Chilensis (Sagittaria platyphylla) and Dwarf Sagittaria (Sagittaria subulata) is the only 2 I know at the moment. I never heard of dwarf sag staying at 2 inches, that's awesome. I also heard higher light the shorter it is around 4 inches, but at lower light it tends to get taller, I might be wrong. This is why I test out different variety of plants so I can learn and find out what went wrong. I am hoping for semi tall carpet for the 37g tall.


----------



## Islandgaliam (Jan 27, 2014)

When I got the dwarf sag, I thought it would be 2" also...I am going try glosso for a carpet. I have 2 2.5 gallon tanks I am using for experiment tanks, but I think I have the need for another 20 just for growing - lol..I am hooked!


----------



## RussellTheShihTzu (Mar 19, 2013)

I'm using Crypt petchii as a foreground plant. I had Fissidens on mesh as a carpet but it collected so much crap and was impossible to vacuum so I took it out.
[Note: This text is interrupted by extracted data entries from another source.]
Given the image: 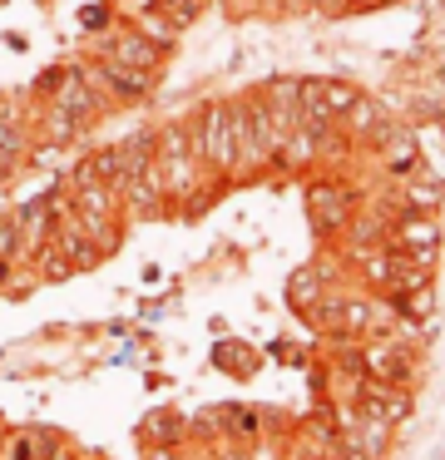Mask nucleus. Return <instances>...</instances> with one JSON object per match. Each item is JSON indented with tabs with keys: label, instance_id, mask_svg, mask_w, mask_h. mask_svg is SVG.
Masks as SVG:
<instances>
[{
	"label": "nucleus",
	"instance_id": "obj_1",
	"mask_svg": "<svg viewBox=\"0 0 445 460\" xmlns=\"http://www.w3.org/2000/svg\"><path fill=\"white\" fill-rule=\"evenodd\" d=\"M154 179L168 199V213L188 218V213L208 208L218 193V173L198 159L193 139H188L183 119H168L154 129Z\"/></svg>",
	"mask_w": 445,
	"mask_h": 460
},
{
	"label": "nucleus",
	"instance_id": "obj_2",
	"mask_svg": "<svg viewBox=\"0 0 445 460\" xmlns=\"http://www.w3.org/2000/svg\"><path fill=\"white\" fill-rule=\"evenodd\" d=\"M183 129L193 139L198 159L218 173V179H237V173H257L253 144H247V119L237 100H208L203 110L183 114Z\"/></svg>",
	"mask_w": 445,
	"mask_h": 460
},
{
	"label": "nucleus",
	"instance_id": "obj_3",
	"mask_svg": "<svg viewBox=\"0 0 445 460\" xmlns=\"http://www.w3.org/2000/svg\"><path fill=\"white\" fill-rule=\"evenodd\" d=\"M89 55L114 60V65H129V70H144V75H158L164 70L168 45H158L154 35H144L138 25H114V31H104L94 45H89Z\"/></svg>",
	"mask_w": 445,
	"mask_h": 460
},
{
	"label": "nucleus",
	"instance_id": "obj_4",
	"mask_svg": "<svg viewBox=\"0 0 445 460\" xmlns=\"http://www.w3.org/2000/svg\"><path fill=\"white\" fill-rule=\"evenodd\" d=\"M361 371L371 381H381V386H411V371H415V351L411 341L401 337H366L361 347Z\"/></svg>",
	"mask_w": 445,
	"mask_h": 460
},
{
	"label": "nucleus",
	"instance_id": "obj_5",
	"mask_svg": "<svg viewBox=\"0 0 445 460\" xmlns=\"http://www.w3.org/2000/svg\"><path fill=\"white\" fill-rule=\"evenodd\" d=\"M119 208H124V223H154V218H168V199L158 189L154 169L144 179H129L119 183Z\"/></svg>",
	"mask_w": 445,
	"mask_h": 460
},
{
	"label": "nucleus",
	"instance_id": "obj_6",
	"mask_svg": "<svg viewBox=\"0 0 445 460\" xmlns=\"http://www.w3.org/2000/svg\"><path fill=\"white\" fill-rule=\"evenodd\" d=\"M307 208H312V218H316V228H326V233H336V228H346V223L356 218V193L346 189V183H312V193H307Z\"/></svg>",
	"mask_w": 445,
	"mask_h": 460
},
{
	"label": "nucleus",
	"instance_id": "obj_7",
	"mask_svg": "<svg viewBox=\"0 0 445 460\" xmlns=\"http://www.w3.org/2000/svg\"><path fill=\"white\" fill-rule=\"evenodd\" d=\"M59 446V436L49 426H10L0 460H49V450Z\"/></svg>",
	"mask_w": 445,
	"mask_h": 460
},
{
	"label": "nucleus",
	"instance_id": "obj_8",
	"mask_svg": "<svg viewBox=\"0 0 445 460\" xmlns=\"http://www.w3.org/2000/svg\"><path fill=\"white\" fill-rule=\"evenodd\" d=\"M69 208L85 223H124V208H119V189L109 183H94V189H75L69 193Z\"/></svg>",
	"mask_w": 445,
	"mask_h": 460
},
{
	"label": "nucleus",
	"instance_id": "obj_9",
	"mask_svg": "<svg viewBox=\"0 0 445 460\" xmlns=\"http://www.w3.org/2000/svg\"><path fill=\"white\" fill-rule=\"evenodd\" d=\"M114 159H119V183L144 179V173L154 169V129L124 134V139L114 144ZM119 183H114V189H119Z\"/></svg>",
	"mask_w": 445,
	"mask_h": 460
},
{
	"label": "nucleus",
	"instance_id": "obj_10",
	"mask_svg": "<svg viewBox=\"0 0 445 460\" xmlns=\"http://www.w3.org/2000/svg\"><path fill=\"white\" fill-rule=\"evenodd\" d=\"M144 440H148V446L158 440L164 450H178V446L188 440V420L168 416V411H164V416H148V426H144Z\"/></svg>",
	"mask_w": 445,
	"mask_h": 460
},
{
	"label": "nucleus",
	"instance_id": "obj_11",
	"mask_svg": "<svg viewBox=\"0 0 445 460\" xmlns=\"http://www.w3.org/2000/svg\"><path fill=\"white\" fill-rule=\"evenodd\" d=\"M381 164L391 173H405L415 164V144L405 139V134H381Z\"/></svg>",
	"mask_w": 445,
	"mask_h": 460
},
{
	"label": "nucleus",
	"instance_id": "obj_12",
	"mask_svg": "<svg viewBox=\"0 0 445 460\" xmlns=\"http://www.w3.org/2000/svg\"><path fill=\"white\" fill-rule=\"evenodd\" d=\"M15 252H20V238H15V213L10 208H0V262H15Z\"/></svg>",
	"mask_w": 445,
	"mask_h": 460
},
{
	"label": "nucleus",
	"instance_id": "obj_13",
	"mask_svg": "<svg viewBox=\"0 0 445 460\" xmlns=\"http://www.w3.org/2000/svg\"><path fill=\"white\" fill-rule=\"evenodd\" d=\"M79 21H85V35H104V31H114V25H109V5H85V15H79Z\"/></svg>",
	"mask_w": 445,
	"mask_h": 460
},
{
	"label": "nucleus",
	"instance_id": "obj_14",
	"mask_svg": "<svg viewBox=\"0 0 445 460\" xmlns=\"http://www.w3.org/2000/svg\"><path fill=\"white\" fill-rule=\"evenodd\" d=\"M302 11H332V5H342V0H297Z\"/></svg>",
	"mask_w": 445,
	"mask_h": 460
},
{
	"label": "nucleus",
	"instance_id": "obj_15",
	"mask_svg": "<svg viewBox=\"0 0 445 460\" xmlns=\"http://www.w3.org/2000/svg\"><path fill=\"white\" fill-rule=\"evenodd\" d=\"M49 460H85V456H75V450H69V446H65V440H59V446H55V450H49Z\"/></svg>",
	"mask_w": 445,
	"mask_h": 460
},
{
	"label": "nucleus",
	"instance_id": "obj_16",
	"mask_svg": "<svg viewBox=\"0 0 445 460\" xmlns=\"http://www.w3.org/2000/svg\"><path fill=\"white\" fill-rule=\"evenodd\" d=\"M5 430H10V426H5V420H0V446H5Z\"/></svg>",
	"mask_w": 445,
	"mask_h": 460
},
{
	"label": "nucleus",
	"instance_id": "obj_17",
	"mask_svg": "<svg viewBox=\"0 0 445 460\" xmlns=\"http://www.w3.org/2000/svg\"><path fill=\"white\" fill-rule=\"evenodd\" d=\"M0 282H5V262H0Z\"/></svg>",
	"mask_w": 445,
	"mask_h": 460
},
{
	"label": "nucleus",
	"instance_id": "obj_18",
	"mask_svg": "<svg viewBox=\"0 0 445 460\" xmlns=\"http://www.w3.org/2000/svg\"><path fill=\"white\" fill-rule=\"evenodd\" d=\"M0 183H5V173H0Z\"/></svg>",
	"mask_w": 445,
	"mask_h": 460
}]
</instances>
Just received seven more Crypt petchii today. Woo hoo!!! You guys should try it. Only gets 2"-3" high.


----------



## Islandgaliam (Jan 27, 2014)

RussellTheShihTzu said:


> I'm using Crypt petchii as a foreground plant. I had Fissidens on mesh as a carpet but it collected so much crap and was impossible to vacuum so I took it out.
> 
> Just received seven more Crypt petchii today. Woo hoo!!! You guys should try it. Only gets 2"-3" high.


By golly, I just may try that next. Where did you get it from?


----------



## RussellTheShihTzu (Mar 19, 2013)

I got them from the jdaquatics (see above); the same guy who has the smaller Dwarf Sags. But I bought his last seven 'petchii.'  He said he'll have more. You can email him at [email protected].

A lot of his plants are grown emersed (I asked) but I haven't had a problem with melting.

jdaquatics13 | eBay


----------